Joe takes a deep breath. Okay. _Okay_. How he handles this right now is probably going to determine whether or not Patrick still talks to him afterwards. Joe would prefer if he did. 

“Nothing’s wrong with you,” he automatically responds. “This is normal.” 

Patrick cringes and whines in pain again. “You sure about that?” he chokes out, laughing bitterly. (Or maybe it’s just more choking, but Joe thinks it might be a laugh.) 

“Normal for...us,” Joe concedes, which earns a questioning look from Patrick before his face lapses back into pain. 

“What do you m-“ Patrick is cut off by another spasm, and he groans, loud. “Fuck, fuck, _fuck_ -“

Joe inhales sharply. He can do this. He _can_. 

In one quick motion, Joe shrugs off his coat and lets his wings unfold behind him. At first, Patrick doesn’t even seem to see, and then he does and his eyes go wide. 

“Wh-“ he chokes on his pain again and can’t finish, then forces out, “Joe, what...what the fuck.”

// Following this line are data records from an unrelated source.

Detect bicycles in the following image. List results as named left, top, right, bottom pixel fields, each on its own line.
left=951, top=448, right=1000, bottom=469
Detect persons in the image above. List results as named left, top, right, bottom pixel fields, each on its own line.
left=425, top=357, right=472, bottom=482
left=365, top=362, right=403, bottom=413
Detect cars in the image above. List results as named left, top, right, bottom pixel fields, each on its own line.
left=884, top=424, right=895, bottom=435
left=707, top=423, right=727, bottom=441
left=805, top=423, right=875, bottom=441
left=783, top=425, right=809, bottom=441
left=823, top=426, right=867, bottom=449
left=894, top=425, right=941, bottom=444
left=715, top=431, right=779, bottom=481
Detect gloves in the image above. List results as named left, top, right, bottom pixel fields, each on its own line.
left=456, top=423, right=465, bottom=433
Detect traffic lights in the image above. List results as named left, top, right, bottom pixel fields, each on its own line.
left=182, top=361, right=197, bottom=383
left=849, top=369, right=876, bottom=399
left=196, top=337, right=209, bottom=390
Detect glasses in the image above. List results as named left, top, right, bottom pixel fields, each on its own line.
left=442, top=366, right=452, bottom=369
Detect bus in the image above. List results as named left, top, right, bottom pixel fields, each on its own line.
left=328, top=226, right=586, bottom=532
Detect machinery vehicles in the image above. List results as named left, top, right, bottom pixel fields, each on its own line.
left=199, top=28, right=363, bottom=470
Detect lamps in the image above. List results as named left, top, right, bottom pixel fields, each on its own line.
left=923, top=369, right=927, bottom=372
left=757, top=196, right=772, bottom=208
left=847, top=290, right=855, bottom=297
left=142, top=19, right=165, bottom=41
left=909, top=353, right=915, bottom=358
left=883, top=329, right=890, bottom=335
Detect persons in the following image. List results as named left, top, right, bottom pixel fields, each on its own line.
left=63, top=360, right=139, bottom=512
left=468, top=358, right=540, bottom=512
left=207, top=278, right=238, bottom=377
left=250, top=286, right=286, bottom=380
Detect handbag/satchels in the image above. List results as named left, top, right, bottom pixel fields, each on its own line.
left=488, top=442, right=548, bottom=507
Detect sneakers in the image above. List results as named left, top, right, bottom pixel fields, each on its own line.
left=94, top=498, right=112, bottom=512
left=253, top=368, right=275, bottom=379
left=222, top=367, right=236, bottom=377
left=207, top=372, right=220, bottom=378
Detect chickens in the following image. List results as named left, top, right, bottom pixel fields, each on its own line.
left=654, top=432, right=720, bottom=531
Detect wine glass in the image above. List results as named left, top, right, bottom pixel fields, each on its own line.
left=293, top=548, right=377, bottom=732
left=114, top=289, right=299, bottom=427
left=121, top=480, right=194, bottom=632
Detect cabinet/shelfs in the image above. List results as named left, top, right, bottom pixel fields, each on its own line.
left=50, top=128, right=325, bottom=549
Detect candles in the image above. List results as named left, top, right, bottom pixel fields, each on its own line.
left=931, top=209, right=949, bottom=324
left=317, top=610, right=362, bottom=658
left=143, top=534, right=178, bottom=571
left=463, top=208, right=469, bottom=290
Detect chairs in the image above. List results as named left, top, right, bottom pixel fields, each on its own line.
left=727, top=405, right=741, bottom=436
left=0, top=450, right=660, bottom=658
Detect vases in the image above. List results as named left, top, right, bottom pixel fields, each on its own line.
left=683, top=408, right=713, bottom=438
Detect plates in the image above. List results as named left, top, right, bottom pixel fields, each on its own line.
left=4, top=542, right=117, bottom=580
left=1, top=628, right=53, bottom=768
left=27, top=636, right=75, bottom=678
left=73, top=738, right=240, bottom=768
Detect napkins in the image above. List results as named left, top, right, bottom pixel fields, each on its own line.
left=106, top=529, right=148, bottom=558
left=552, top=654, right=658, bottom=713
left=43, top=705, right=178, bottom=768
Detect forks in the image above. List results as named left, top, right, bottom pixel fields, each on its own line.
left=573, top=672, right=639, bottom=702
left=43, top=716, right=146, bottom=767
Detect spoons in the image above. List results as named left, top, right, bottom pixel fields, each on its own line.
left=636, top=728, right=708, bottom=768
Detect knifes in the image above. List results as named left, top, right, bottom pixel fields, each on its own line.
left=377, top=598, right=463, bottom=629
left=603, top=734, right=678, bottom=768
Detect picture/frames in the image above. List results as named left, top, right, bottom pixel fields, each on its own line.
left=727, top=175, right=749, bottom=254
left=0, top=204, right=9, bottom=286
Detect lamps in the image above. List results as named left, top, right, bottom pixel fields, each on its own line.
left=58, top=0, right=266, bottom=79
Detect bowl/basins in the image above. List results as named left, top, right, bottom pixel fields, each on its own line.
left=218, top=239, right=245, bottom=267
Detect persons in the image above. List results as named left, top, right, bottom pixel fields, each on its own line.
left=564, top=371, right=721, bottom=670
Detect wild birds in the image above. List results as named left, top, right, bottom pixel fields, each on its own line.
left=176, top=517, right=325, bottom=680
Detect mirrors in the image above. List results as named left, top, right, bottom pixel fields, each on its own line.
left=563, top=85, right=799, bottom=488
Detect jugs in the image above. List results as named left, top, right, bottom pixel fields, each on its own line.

Joe knows Patrick understands. He knows he’s said enough for Patrick to put it together, and his boyfriend’s not an idiot. But Patrick still seems to be acting like he doesn’t get it - or maybe he’s just denying that he does. 

Before Joe can get a better explanation out, Patrick’s face goes ghostly pale, and Joe reflexively goes for the towel with his free hand, tossing it onto the couch behind Patrick just as Patrick lets out a pained scream. Joe looks away - more as a traditional gesture of respect than anything - until Patrick’s scream has faded into breathy gasps, and then looks back to the scene in front of him. 

The first thought Joe has is that he should’ve taken Patrick’s shirt off. 

The wings have sliced straight through it, and that combined with the scattered bloodstains means it’s never going to be wearable again. The wings themselves aren’t as messy as Joe’s had been at first, and he can actually make out their color under surprisingly sparse drips of red - they’re a soft, peachy pink, speckled with glimmering gold sparkles. Joe thinks they’re beautiful. 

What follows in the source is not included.